Aquilante il cavallo anarchico

Zampe di velluto

Brancaleone da Norcia è un nobile cavaliere medievale povero e sbruffone. Si tratta di un personaggio che nasce dalla fantasia degli sceneggiatori del film ‘L’armata Brancaleone’, girato nel 1966 in un dialetto umbro marchigiano.

La condizione di Brancaleone non deriva dal fatto che avesse dilapidato i suoi beni, ma dal fatto che il padre morì quando lui aveva appena nove anni e la madre si risposò con un uomo che tentò di ucciderlo. Il sicario però, mosso a compassione, gli risparmiò la vita. Brancaleone fu dunque costretto a sopravvivere di espedienti vagando per i boschi. All’età di venti anni fa ritorno a Norcia deciso a reclamare il suo titolo, ma scopre che la madre e il patrigno hanno scialacquato tutti i beni prima di morire. L’unica cosa di cui può entrare in possesso sono i debiti da pagare. Sfuggito coraggiosamente all’arresto, al giovane non resta altro che vagare per tutta l’Italia a cavallo del suo dispettoso Aquilante, destriero di colore giallo nato da un incrocio di un mulo e una giumenta. Con lui partecipa a tornei di cavalieri cercando di rimediare qualche premio.

####

Compito assegnato A »
Modifica la parte del testo su Brancaleone che si apre con le parole "La condizione di" e si chiude con "rimediare qualche premio.": sostituisci "giumenta" con "cavalla".
Il testo su Brancaleone e l'elenco non hanno alcun legame tra loro.

####

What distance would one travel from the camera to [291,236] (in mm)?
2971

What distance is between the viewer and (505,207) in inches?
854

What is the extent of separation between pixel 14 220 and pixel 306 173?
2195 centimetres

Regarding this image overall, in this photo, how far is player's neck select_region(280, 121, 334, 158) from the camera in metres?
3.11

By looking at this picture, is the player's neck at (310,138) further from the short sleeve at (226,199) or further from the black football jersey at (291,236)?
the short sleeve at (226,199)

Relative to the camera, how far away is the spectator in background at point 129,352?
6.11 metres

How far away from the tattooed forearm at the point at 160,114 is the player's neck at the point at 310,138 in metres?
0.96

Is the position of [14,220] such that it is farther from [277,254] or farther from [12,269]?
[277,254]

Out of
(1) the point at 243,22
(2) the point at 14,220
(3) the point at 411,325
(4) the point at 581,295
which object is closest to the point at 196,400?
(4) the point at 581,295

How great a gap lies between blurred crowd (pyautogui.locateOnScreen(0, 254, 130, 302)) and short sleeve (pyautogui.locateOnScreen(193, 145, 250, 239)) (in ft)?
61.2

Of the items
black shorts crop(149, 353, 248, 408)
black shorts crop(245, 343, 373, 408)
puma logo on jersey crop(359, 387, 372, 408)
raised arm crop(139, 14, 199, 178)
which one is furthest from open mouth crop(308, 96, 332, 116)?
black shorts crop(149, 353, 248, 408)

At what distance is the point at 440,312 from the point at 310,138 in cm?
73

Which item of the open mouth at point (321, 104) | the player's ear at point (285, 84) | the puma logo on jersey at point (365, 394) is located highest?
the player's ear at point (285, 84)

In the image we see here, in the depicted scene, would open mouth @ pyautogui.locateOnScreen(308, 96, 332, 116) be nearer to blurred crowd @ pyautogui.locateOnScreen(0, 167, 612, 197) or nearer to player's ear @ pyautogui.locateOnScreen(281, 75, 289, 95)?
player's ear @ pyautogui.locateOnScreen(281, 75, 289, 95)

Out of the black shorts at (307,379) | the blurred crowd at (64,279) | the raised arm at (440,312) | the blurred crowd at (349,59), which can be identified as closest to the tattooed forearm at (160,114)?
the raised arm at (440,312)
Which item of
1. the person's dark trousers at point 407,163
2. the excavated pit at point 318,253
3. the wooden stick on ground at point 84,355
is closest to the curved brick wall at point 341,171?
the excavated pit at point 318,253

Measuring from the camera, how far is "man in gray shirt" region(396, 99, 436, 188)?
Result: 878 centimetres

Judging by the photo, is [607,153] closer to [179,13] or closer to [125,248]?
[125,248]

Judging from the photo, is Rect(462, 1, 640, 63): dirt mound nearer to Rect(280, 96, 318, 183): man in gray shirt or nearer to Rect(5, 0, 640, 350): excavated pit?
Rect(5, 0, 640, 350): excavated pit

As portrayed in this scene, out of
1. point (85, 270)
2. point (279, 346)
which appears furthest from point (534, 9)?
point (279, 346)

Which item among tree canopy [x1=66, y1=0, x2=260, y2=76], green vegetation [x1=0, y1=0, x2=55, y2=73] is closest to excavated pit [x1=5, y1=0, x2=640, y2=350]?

####

Compito assegnato B »
Per favore, esprimi come lista JSON di stringhe la parte dell'elenco che va dall'inizio fino alla riga che contiene "2195 centimetres", inclusa, con una stringa per riga e senza le righe vuote.

Risultato atteso A »
La condizione di Brancaleone non deriva dal fatto che avesse dilapidato i suoi beni, ma dal fatto che il padre morì quando lui aveva appena nove anni e la madre si risposò con un uomo che tentò di ucciderlo. Il sicario però, mosso a compassione, gli risparmiò la vita. Brancaleone fu dunque costretto a sopravvivere di espedienti vagando per i boschi. All’età di venti anni fa ritorno a Norcia deciso a reclamare il suo titolo, ma scopre che la madre e il patrigno hanno scialacquato tutti i beni prima di morire. L’unica cosa di cui può entrare in possesso sono i debiti da pagare. Sfuggito coraggiosamente all’arresto, al giovane non resta altro che vagare per tutta l’Italia a cavallo del suo dispettoso Aquilante, destriero di colore giallo nato da un incrocio di un mulo e una cavalla. Con lui partecipa a tornei di cavalieri cercando di rimediare qualche premio.

Risultato atteso B »
[
  "What distance would one travel from the camera to [291,236] (in mm)?",
  "2971",
  "What distance is between the viewer and (505,207) in inches?",
  "854",
  "What is the extent of separation between pixel 14 220 and pixel 306 173?",
  "2195 centimetres"
]